Evaluator dalam wawancara terpimpin melakukan tanya jawab
lisan dengan pihak-pihak yang diperlukan, misalnya peserta didik, wawancara
dengan orang tua atau wali murid, dan lain-lain, dalam rangka menghimpun
bahan-bahan keterangan untuk penilaian terhadap peserta didiknya. Wawancara ini
sudah dipersiapkan secara matang, yaitu dengan berpegang pada panduan wawancara
(interview guide) yang butir-butir itemnya terdiri dari hal-hal yang
dipandang perlu guna mengungkap kebiasaan hidup sehari-hari peserta didik,
hal-hal yang disukai atau tidak disukai, dan sebagainya.
b.
Wawancara
tidak terpimpin (un-guided interview) yang juga sering dikenal dengan
istilah wawancara sederhana (simple interview) atau wawancara bebas.
Evaluator dalam wawancara bebas, mengajukan
pertanyaan-pertanyaan kepada peserta didik atau orang tuanya tanpa dikendalikan
oleh pedoman tertentu. Mereka dengan bebas mengemukakan jawabannya. Tetapi pada
saat menganalisis dan menarik kesimpulan evaluator akan dihadapkan pada
kesulitan-kesulitan, terutama apabila jawaban mereka beragam.
3.
Angket (Questionnaire)
Angket dapat
diberikan langsung kepada peserta didik, dapat pula diberikan kepada para orang
tua mereka.
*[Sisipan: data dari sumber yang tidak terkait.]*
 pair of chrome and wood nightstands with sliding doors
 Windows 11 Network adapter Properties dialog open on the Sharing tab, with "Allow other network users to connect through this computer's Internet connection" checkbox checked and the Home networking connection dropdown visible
Tujuan penggunaan angket atau kuesioner dalam proses pembelajaran
adalah untuk memperoleh data mengenai latar belakang peserta didik sebagai
salah satu bahan dalam menganalisis tingkah laku dan proses belajar mereka.
Selain itu juga untuk memperoleh data sebagai bahan dalam menyusun kurikulum
dan program pembelajaran.
Data yang
dapat dihimpun melalui kuesioner misalnya adalah data yang berkenaan dengan kesulitan-kesulitan
yang dihadapi peserta didik dalam mengikuti pelajaran, cara belajar mereka,
fasilitas belajar, bimbingan belajar, dan sebagainya.
Kuesioner
sering digunakan untuk menilai hasil belajar ranah afektif, dapat berupa bentuk
pilihan ganda (multiple choice item) atau berbentuk skala sikap. Skala
yang mengukur sikap, sangat terkenal dan sering digunakan untuk mengungkap
sikap peserta didik adalah skala likert
.
4.
Pemeriksaan
Dokumen (Documentary Analysis)
Evaluasi
mengenai kemajuan, perkembangan atau keberhasilan belajar peserta didik tanpa
menguji juga dapat dilengkapi dengan melakukan pemeriksaan terhadap
dokumen-dokumen; misalnya dokumen yang memuat informasi mengenai riwayat hidup (auto
biografi), seperti kapan dan dimana peserta didik dilahirkan, agama yang
dianut, kedudukan anak dalam keluarga, dan sebagainya.